Additionally, the operational costs of ChatGPT are already enormous. According to statistics, each ChatGPT query costs approximately $0.04. If ChatGPT's query volume grows to one-tenth the scale of Google Search, it would initially require deploying AI chips worth about $48.1 billion for computation, with an annual need for chips worth around $16 billion to sustain operations. Amid intertwined factors, OpenAI has to seek new approaches to prevent being perpetually constrained by chip supply. According to Sam Altman, computational power limitations will become the primary obstacle for running artificial intelligence models.
He anticipates that the demand for AI applications and related computing power will surge dramatically in the coming years. OpenAI requires high-end chips, but there are already few global factories capable of producing them, which will severely restrict the training of next-generation AI models.
To address this issue, Sam Altman has taken the lead in proposing an initiative to establish a global network of factories to increase chip production and ensure sufficient computational resources. It is reported that Sam Altman has discussed chip supply issues with U.S. Congress members, including where and how to build new factories.
Considering the White House's recent series of subsidy policies for the chip industry, Sam Altman is likely to receive support. In August 2022, the U.S. CHIPS Act, totaling $280 billion, was officially signed into law. Of this, $52.7 billion will be allocated over the next five years to subsidize the construction and upgrading of chip factories, aiming to bring semiconductor manufacturing back to the U.S. and encourage companies to research and produce chips domestically.

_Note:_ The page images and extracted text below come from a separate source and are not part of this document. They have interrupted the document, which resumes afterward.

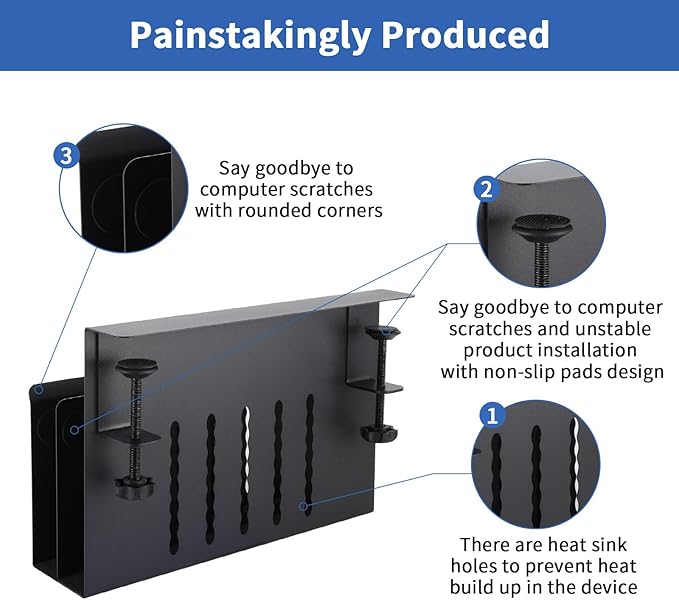 Painstakingly Produced

3

Say goodbye to computer scratches with rounded corners

2

Say goodbye to computer scratches and unstable product installation with non-slip pads design

1

There are heat sink holes to prevent heat build up in the device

This indicates that the U.S. government's plan to invest heavily in increasing chip production aligns with Sam Altman's current approach. Can OpenAI Complete This Grand Strategy?
However, Sam Altman's plan to rapidly build AI chip manufacturing plants is far from simple.
Globally, tech giants like Google and Microsoft are vigorously developing their own chips while still eagerly seeking business collaborations with Nvidia. This phenomenon stems not only from Nvidia's outstanding GPU performance but also from the comprehensive advantages of its long-cultivated CUDA ecosystem. This is precisely the constraint OpenAI is trying to break, but from a developer's perspective, OpenAI seems to be merely repeating similar patterns, changing the form but not the substance.
Moreover, OpenAI appears to carry an invisible "bomb." Due to significant risks in OpenAI's governance structure, developers' confidence in building services based on GPT will be significantly reduced, providing opportunities for competitors like Google and Meta.
Even if OpenAI one day overcomes all difficulties and builds an AI chip factory, the ensuing problems will not diminish. Taking CoWoS packaging capacity as an example, the shortage of NVIDIA's H100 chips is mainly attributed to insufficient CoWoS packaging capacity. TSMC recently stated during its earnings call that it would continue to expand advanced packaging, including CoWoS capacity. According to estimates from equipment manufacturers, TSMC's total CoWoS capacity in 2023 will exceed 120,000 units, and it is expected to reach 240,000 units by 2024.
This means that doubling production will take nearly a year, likely due to the complexity of the manufacturing process. Additionally, the HBM3 memory used in the H100 poses another significant production challenge, as this critical component is controlled by companies like Micron, SK Hynix, or Samsung.
Currently, almost all AI training and inference rely on the same type of generative AI chips. However, over time, more advanced GPUs, CPUs, or other new processors are likely to emerge, potentially leading to an oversupply of the currently used AI chips. These are issues that OpenAI will inevitably have to address. From GPT-5 to AI chip factories, OpenAI still has a long way to go.